The appearance of the late Julius Eastman as the literal “exquisite corpse” in the second half of the program binds the notion of artistic genius to blood sacrifice. Als’ score mixing Eastman with the Crystals establishes a rhythm of Eros/Thanos that attracts and repels pioneering artists to the primordial realm where new archetypes constellate.
In the first of three distinct narrative segments, a quartet of dancers (Cabeen, Kristen Joseph Irby, Blakeley White McGuire and Kevin Scarpin) ground themselves in floor work, images linked to both the collective unconscious and pop culture through identical, hooded costumes blending the anonymity of the spiritual initiate with the pedestrian sweat suit. During this yoga-inspired movement punctuated by frequent headstands, Atlas launches us into spirit through primordial symbols such as the spiral, sphere and flock of birds. Subsequently, he plunges us into the natural elements—fire, water, earth and air.

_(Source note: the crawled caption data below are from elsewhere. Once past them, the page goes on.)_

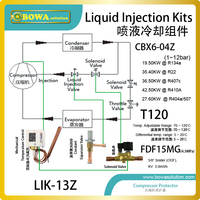 General Liquid Injection Kits Provide Easy Quick And Flexible Cooling Solution For R410a Compressors In Heat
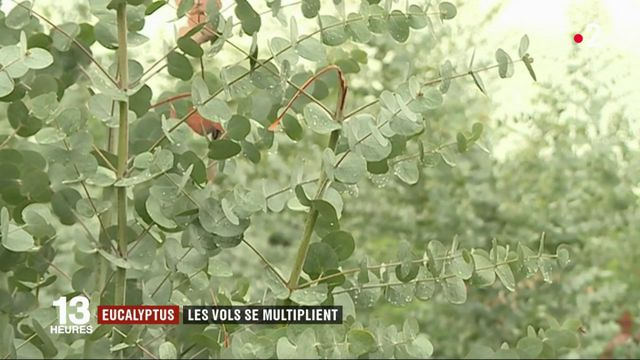 Var et Alpes-Maritimes : le vol d'eucalyptus, un fléau pour les producteurs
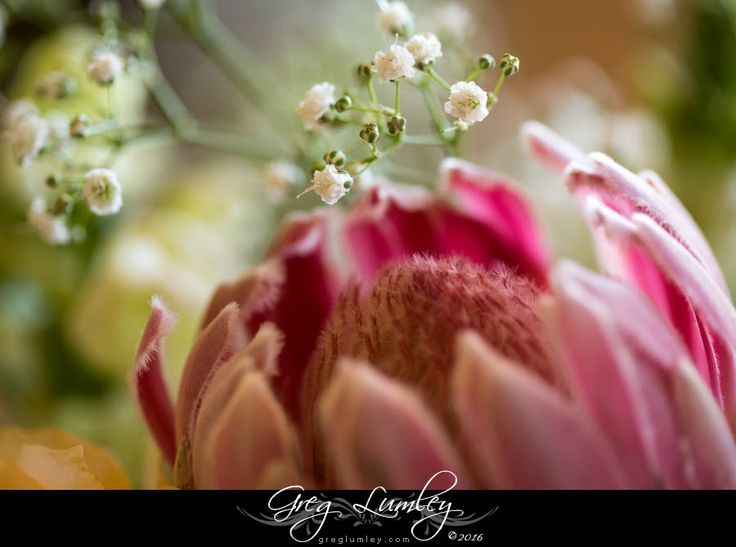 Proteas in wedding arrangements by Greg Lumley Cape Town Photographer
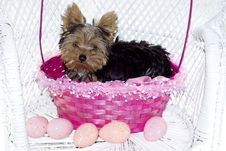 Free Yorkie Puppy In Pink Easter Basket Royalty Free Stock Photo - 8794105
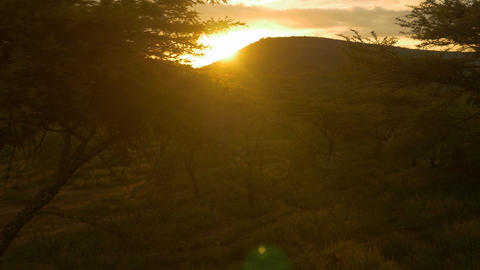 AERIAL: Sunset sun shining through acacia tree Footage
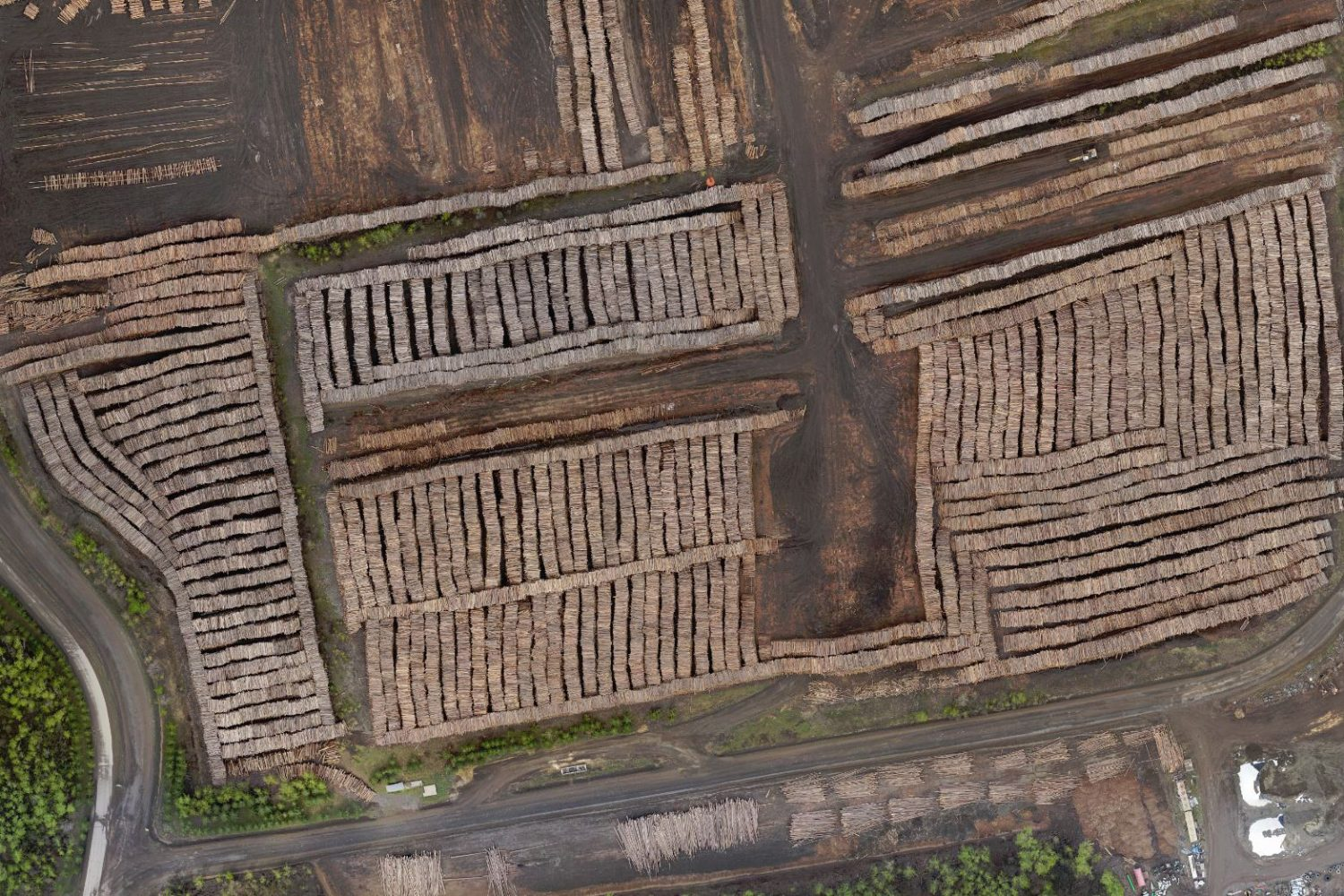 UAV_Inventory_Logpile1_Cropped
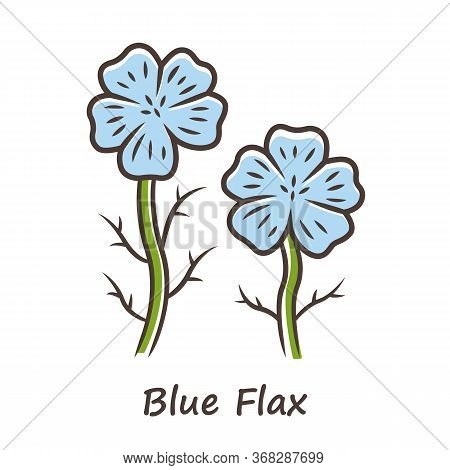 Blue Flax Plant Color Icon. Linen Wild Flower With Name Inscription. Spring Blossom. Blooming Linum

In the second segment, Eastman arrives on the scene. As dancers stand with backs to the audience, the composer explains his use of the confrontational title: “Gay Guerilla.” An image on the screen is of a woman with magnets hooked up to her brain, establishing “blood sacrifice” as madness. Logo-rhythms reflect the sound vibrations; through the fractals appears the strange attractor around which energy organizes into patterns.
The final segment requires a change into Field’s reflecting costumes that spectacularly reflect Donalee Katz’s virtuoso lighting. Cabeen and Irby appear in pigtails to dance a duet to the Crystals’ song He Hit Me and It Felt Like a Kiss. In this evoking of tension between the opposites (love/hate), the screen supplies a body evolution through vintage film clips: stiff motions of teenage mixers; a Charles Atlas muscle man and a masked figure shedding sexual identity. As the music evokes the anxious anticipation and danger surrounding a creation myth, the Sky Goddess enters the narrative via the aerial movements of a waving line. The curved shape indicates the collapsing wave where Wolfgang Pauli predicted the new icon would emerge.

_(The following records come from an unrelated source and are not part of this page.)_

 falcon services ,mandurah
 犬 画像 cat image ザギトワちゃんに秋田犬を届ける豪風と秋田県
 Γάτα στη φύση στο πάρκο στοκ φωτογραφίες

The disintegration of gender stereotype in the face of this holistic Venus brings us to a blindfolded dancer who surrenders to having his body molded by his partners. This collaborative act of improvisation brings us to the final stage of the narrative—the quintessential element—where the quartet interacts in Field’s costumes. The formal passage to the sacred marriage on the screen, logo-rhythms generated by sound, is reflected in the dancers’ movements from the square to the ancient form of the circle. The dance ends with a ritualistic gathering in a circle, bodies spinning on their personal axis with heads lifted upwards.

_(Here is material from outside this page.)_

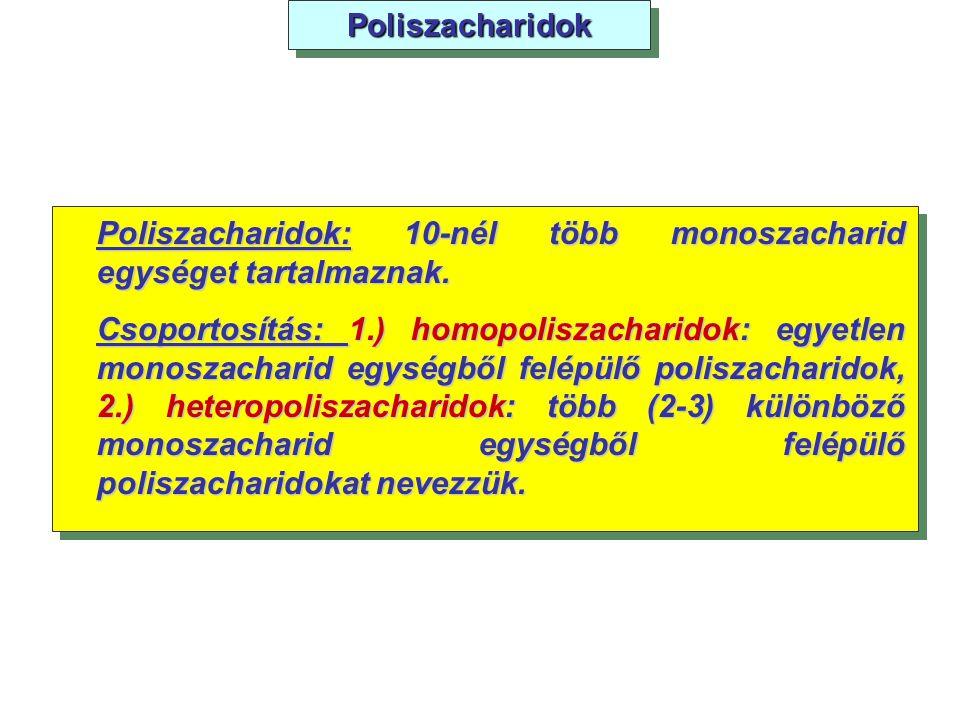 PoliszacharidokPoliszacharidok Poliszacharidok: 10-nél több monoszacharid egységet tartalmaznak. Csoportosítás: 1.) homopoliszacharidok: egyetlen mono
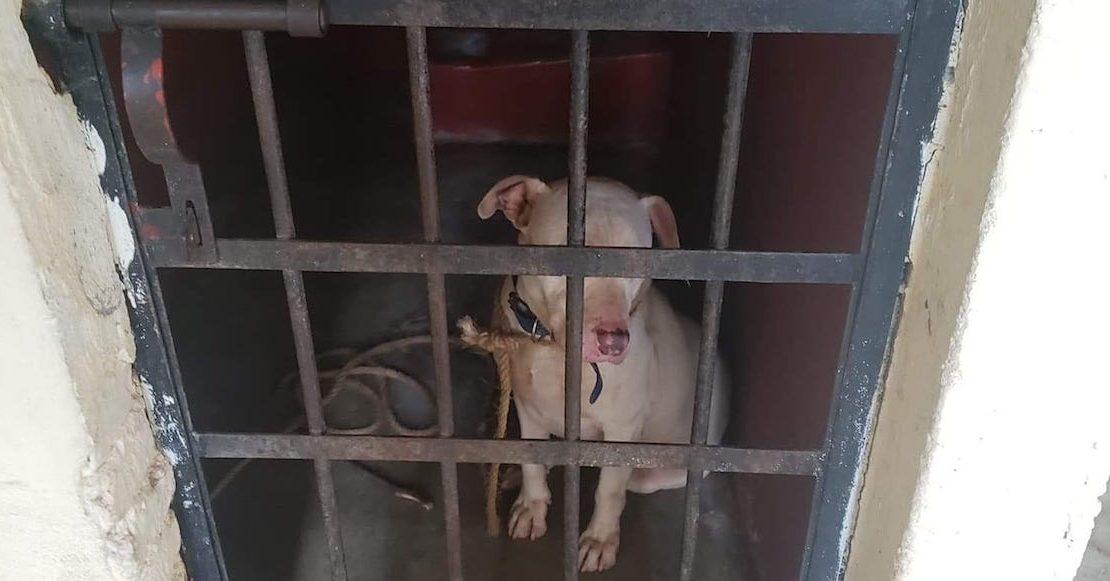 ¡No lo sacrificaron! Liberan y dan en adopción al pitbull encarcelado en Oaxaca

In this manner, the sacred language of signals expressed in the final movement of Divertimento is incorporated into the exquisite corpse, the holy body, by way of a unifying icon: a six-pointed circle with a dot in the center. The genius shepherded by Move is the harmonic blending of all components: Atlas’ real time imagery of this symbol reflects the shimmering forms of Field’s costumed bodies responding to the creation mythos imbedded in Als’ score.
An additional factor of perfection is the timing of this work, which brings me to a personal zenith. This event culminates a painstaking seven-year search for emerging art forms’ expression of the Aquarian Age icon. In a gestation period of just about nine months, I pursued the MoveOpolis vision into this alchemical transformation through the four elements (fire, water, earth and air) to reach the unifying icon of the hieros gamos (sacred marriage).
In severing the umbilical chord to the mother of modernism, Move has zoomed into a new epoch where body meets image. The effect is pure magic, perfectly timed to the rebirth of the sun at the Winter Solstice!